[GIVEN TASK]
Continue the following essay on the 1979 International Women's Day march by Iranian women, picking up after its final sentence.

[TEXT PASSAGE]
┄┄┄┄┄┄┄┄┄┄┄┄┄┄┄┄┄┄┄┄

“The liberty of man consists solely in this, that he obeys the laws of nature because he himself has recognised them as such and not because they have been imposed on him externally by any foreign will whatsoever, human or divine, collective or individual.”
– Mikhail Bakunin, Nature, Man, Liberty
In my previous posts this week regarding International Women’s Day, I have bashed feminism a fair amount it has to be said.
However, this is not to say that the struggle for women’s equality (and not to mention safety) isn’t still very real in much of the world today.
I stressed in previous posts the importance of making comparisons between the movements of a century ago versus the movements of today, and criticised (as have many others) the bizarre link drawn in current campaigns between the donning of hijab and women’s rights.
We have previously looked into the New York origins of the former International Working Women’s Day, and the traditions of the Soviet Unions female workforce.
In light of the current focus of the feminist movement on Islam and hijab being made the symbol of women’s ’emancipation’, let’s focus on another important International Working Women’s Day from the last century: March 8th 1979.
In 1979, shortly before the reintroduction of the mandatory veiling of women in Iran, and after 43 years of hijab being an illegal form of dress, Iranian women marched with uncovered heads. Their thick, black hair flowing freely, they protested what they saw as a step back in time, to an age when they had been second class citizens.
Let’s make no mistake: these women were not ‘Islamophobic’, and their motives were certainly not the dismantling of Islamic or Iranian culture – far from it! In fact, many of them were educated at the University of Tehran during the period between 1935 and 1978, when women were able to freely pursue their educational aspirations. Many of these women studied the philosophies and doctrines of Islam, and the Women’s Organisation of Iran (WOI, founded in 1966) maintained that they aimed to not only achieve political and social equality, but to do it within the traditions of Islam.
So, a little history.
Following the Iranian Constitutional Revolution of 1905-1911, awareness of women’s rights issues became more widely recognised among the population, despite their having been a small feminist tradition running alongside that of the West from as early as the 1850’s.
In 1918 primary schools for girls gained government funding, following the previous opening of two privately funded schools; although mandatory education for both sexes did not materialise until 1944.
Alongside primary education, degree level education became a possibility for Iranian women: 1928 saw the government financing of women travelling abroad to earn their degrees, and in 1935 Tehran University began admitting female students.
As can be expected in a population rapidly advancing its literacy, women began producing their own literature, predominantly in the form of a number of women’s journals. The journals published feminist rhetoric and thought, but also occasional poetry and short stories. Such publications included Alam Nesvan (Women’s Universe), published 1920-1934 by the Association of Graduates at Tehran’s American Girls’ School. This journal showed particular admiration for Western feminism and a disdain for hijab.

┄┄┄┄┄┄┄┄┄┄┄┄┄┄┄┄┄┄┄┄

[DATA BLOCK]
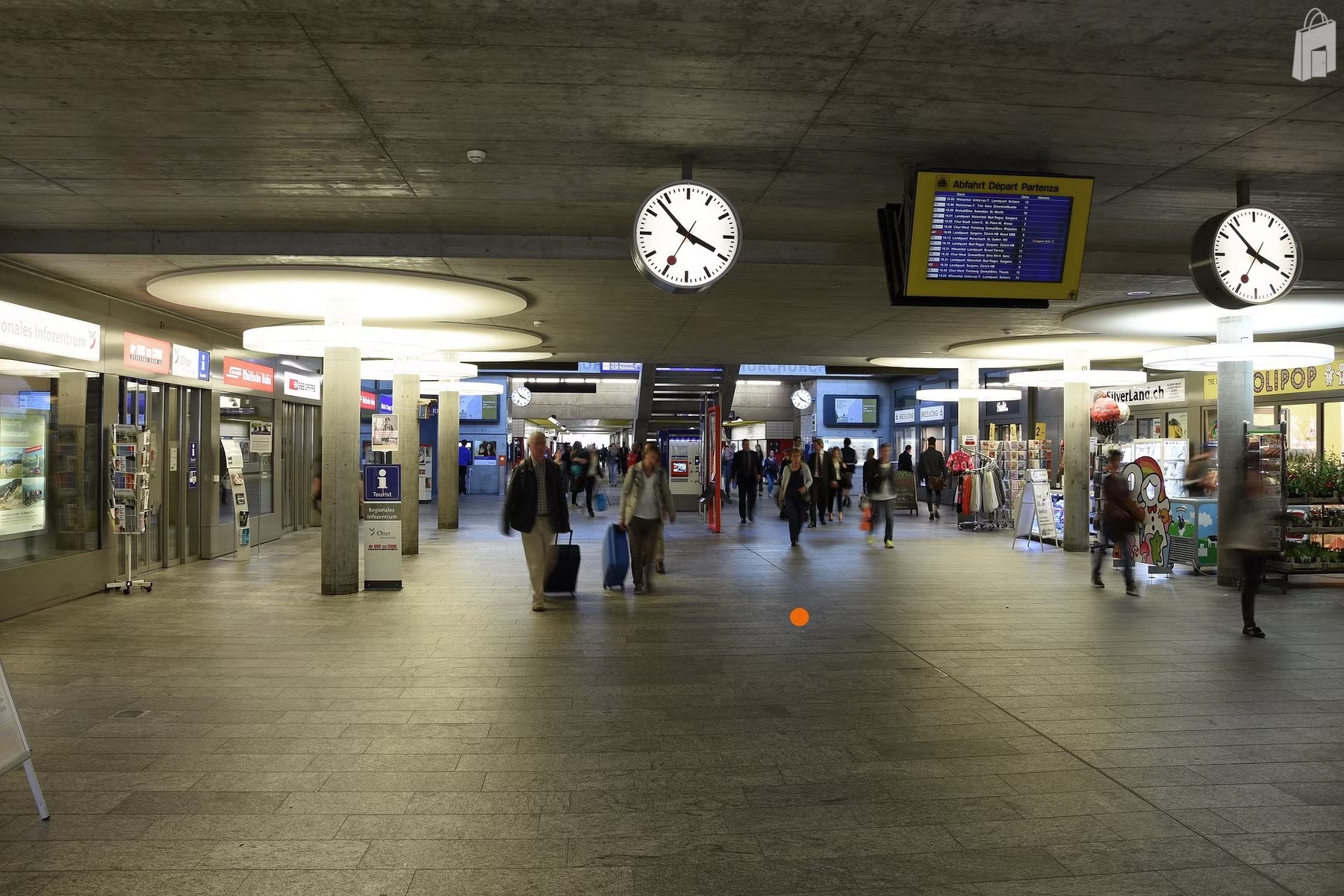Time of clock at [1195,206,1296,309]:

┄┄┄┄┄┄┄┄┄┄┄┄┄┄┄┄┄┄┄┄

[EXERCISE RESULT]
Iran wasn’t the only country in the region to undergo changes during this period, and in 1932 Tehran hosted representatives from Iraq, India, Lebanon and Egypt for the Congress of Women of the East.
Four years later a landmark victory was won by the women of Iran – the 1936 law, courtesy of Iranian leader Reza Shah Pahlavi, which outlawed the wearing of hijab.
In 2013, Firouzeh Mirrazavi of the Iran Review remarked on the influence had upon Reza Shah by Afghanistan in its moves toward greater democracy, and too the Westernisation of Turkey: “During the visit, the Afghan queen (Soraya Tarzi, 1929) did not wear hijab and this led to heated debates among the Iranian clerics who urged Reza Shah to make the Afghan queen observe the Islamic code of dress in Iran.”
It must have seemed at this point that the only way was up as by the late sixties not only had suffrage been achieved, but women could hold cabinet positions and work as police officers and members of the judiciary.
In fact, by the time of the revolution and repealment of the law, 40% of the female population was literate, women made up 33% of university students and polygamy had been virtually eradicated by the 1975 Family Protection Act.
Which brings us back to 8th March 1979 – the day on which 100,000 Iranian women marched in protest of the newly established Islamic Republic of Iran and the 7th century laws it brought with it.
According to Islamic law, improper hijab, i.e. the revelation of anything more than the hands or face of a woman to any man other than her husband, father or son is punishable with lashes and/or imprisonment.
In the last ten years there has been a re-invigoration of the crack down on women’s right to dress as they choose by Iranian authorities, and hundreds (if not thousands) of arrests have been made as a result.
For the best part of the past 40 years the women of Iran (not to mention the women of other nations such as Pakistan, United Arab Emirates and Saudi Arabia) have been wearing hijab not as a symbol of their faith or their pride or even their cultural inheritance, but rather as a symbol of the sad failure of a once progressive country to maintain the basic freedoms of its citizens.
Although there have been more recent movements in Iran, such as the 2006 ‘Change for Equality’ campaign, efforts are largely ignored by feminist movements from around the world.
I suppose that the story of Iran and other such cautionary tales are a challenge to the narrative of intersectionalism, and to the idea that the ‘religion of peace’ is a misunderstood liberator of women. And who’s to say that it couldn’t be?
If only a single Islamic women’s movement were allowed to run its course and reach its aims, such an assertion would be reasonable. As things stand and as they have stood until this point: it is not.
I hope that what we can draw from this comparison and the ideological pickle in which the feminist movement currently finds itself is that: while culture has value, that value can only ever be realised or benefited from through free enquiry.